- Extrait du document
§ §

Des tempos – rickshaws collectifs – sont hélés, mais comme il n’y en a pas pléthore on doit s’y entasser avec les affaires. Je me retrouve debout sur un marchepied, m’accrochant où je peux. A l’intérieur, les autres passagers disparaissent sous les sacs et les caisses.
Entrée dans la Kumbha Mela
Puis le rickshaw entre dans la Kumbha Mela proprement dite, rappelant des images familières. : une mer de tentes s’étend jusqu’à l’horizon, de nombreux ponts à flotteurs enjambent le Gange, les ponts ferroviaire et routiers de la route de Vârânasî surplombant le tout. De grandes allées perpendiculaires, couvertes de plaques métalliques, structurent l’espace et de gigantesques drapeaux orange flottent au vent.
Le rickshaw s’engage sur les routes provisoires qui sillonnent ce qui est habituellement le lit du Gange lorsque son niveau monte durant la mousson. On tressaute sur les cahots. Il monte en direction du secteur 7, mais de toute évidence ne sait pas où il va. On zigzague une demi-heure dans la Kumbha Mela avant d’enfin trouver notre emplacement, passant en chemin devant de hauts portiques décorés à la gloire de tel ou tel guru. Il est 13 heures lorsqu’on arrive.
Le camp de Moji Baba
Notre camp se révèle plutôt modeste, en retrait dans une petite allée transversale. Une grande tente rectangulaire servant aux cérémonies y est entourée de petites tentes d’habitation. Au fond, une structure abrite la cuisine format XXL. A côté, un grand espace couvert de tôle ondulée sert aux repas en commun. Sur la gauche, les douches-WC. Enfin douches, façon de parler : deux robinets se dressent derrière un tissu. Une palissade de tôle ondulée entoure le tout. Un portique sans prétention surplombe l’entrée, quelques guirlandes lumineuses ornent les murs du camp.

§ §

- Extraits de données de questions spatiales
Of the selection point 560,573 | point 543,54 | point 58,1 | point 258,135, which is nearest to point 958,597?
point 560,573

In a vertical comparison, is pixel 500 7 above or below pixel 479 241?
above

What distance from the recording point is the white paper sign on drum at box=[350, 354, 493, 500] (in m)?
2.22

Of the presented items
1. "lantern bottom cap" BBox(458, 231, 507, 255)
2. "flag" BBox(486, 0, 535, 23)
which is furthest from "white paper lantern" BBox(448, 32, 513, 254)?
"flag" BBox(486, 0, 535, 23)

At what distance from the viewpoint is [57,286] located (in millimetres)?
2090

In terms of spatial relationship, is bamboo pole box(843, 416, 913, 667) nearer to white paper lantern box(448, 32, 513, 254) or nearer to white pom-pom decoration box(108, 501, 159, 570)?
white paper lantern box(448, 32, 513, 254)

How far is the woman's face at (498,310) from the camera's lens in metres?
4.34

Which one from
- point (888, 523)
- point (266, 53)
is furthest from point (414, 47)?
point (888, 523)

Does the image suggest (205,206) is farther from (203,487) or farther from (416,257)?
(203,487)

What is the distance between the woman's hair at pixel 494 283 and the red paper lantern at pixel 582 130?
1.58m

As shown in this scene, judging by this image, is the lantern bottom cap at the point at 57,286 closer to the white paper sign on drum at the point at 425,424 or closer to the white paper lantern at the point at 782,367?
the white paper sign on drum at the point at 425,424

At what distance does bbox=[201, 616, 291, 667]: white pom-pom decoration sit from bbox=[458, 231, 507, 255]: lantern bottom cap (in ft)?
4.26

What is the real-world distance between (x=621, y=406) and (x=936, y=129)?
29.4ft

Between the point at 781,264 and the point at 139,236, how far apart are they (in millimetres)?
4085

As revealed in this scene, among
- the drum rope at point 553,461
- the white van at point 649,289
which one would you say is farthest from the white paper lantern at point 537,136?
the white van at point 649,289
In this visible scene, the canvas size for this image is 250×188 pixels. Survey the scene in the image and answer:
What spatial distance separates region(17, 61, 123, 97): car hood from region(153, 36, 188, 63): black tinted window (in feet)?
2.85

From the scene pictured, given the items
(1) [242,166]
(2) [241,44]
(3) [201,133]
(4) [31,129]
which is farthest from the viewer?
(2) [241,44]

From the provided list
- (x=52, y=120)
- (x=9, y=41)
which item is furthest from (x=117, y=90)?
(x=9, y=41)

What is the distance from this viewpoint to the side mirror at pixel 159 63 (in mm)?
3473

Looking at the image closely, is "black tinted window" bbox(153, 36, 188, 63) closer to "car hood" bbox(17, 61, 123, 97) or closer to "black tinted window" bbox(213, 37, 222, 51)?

§ §

Répondez s'il vous plaît à ces questions sur l'extrait de récit à la Kumbha Mela :
1. De quelle couleur sont les gigantesques drapeaux qui flottent au vent ?
2. À quelle heure arrive-t-on à l'emplacement ?
3. Combien de robinets tiennent lieu de douches dans le camp ?
Appuyez-vous uniquement sur l'extrait pour répondre.

- Exercice terminé
1. Orange.
2. À 13 heures.
3. Deux.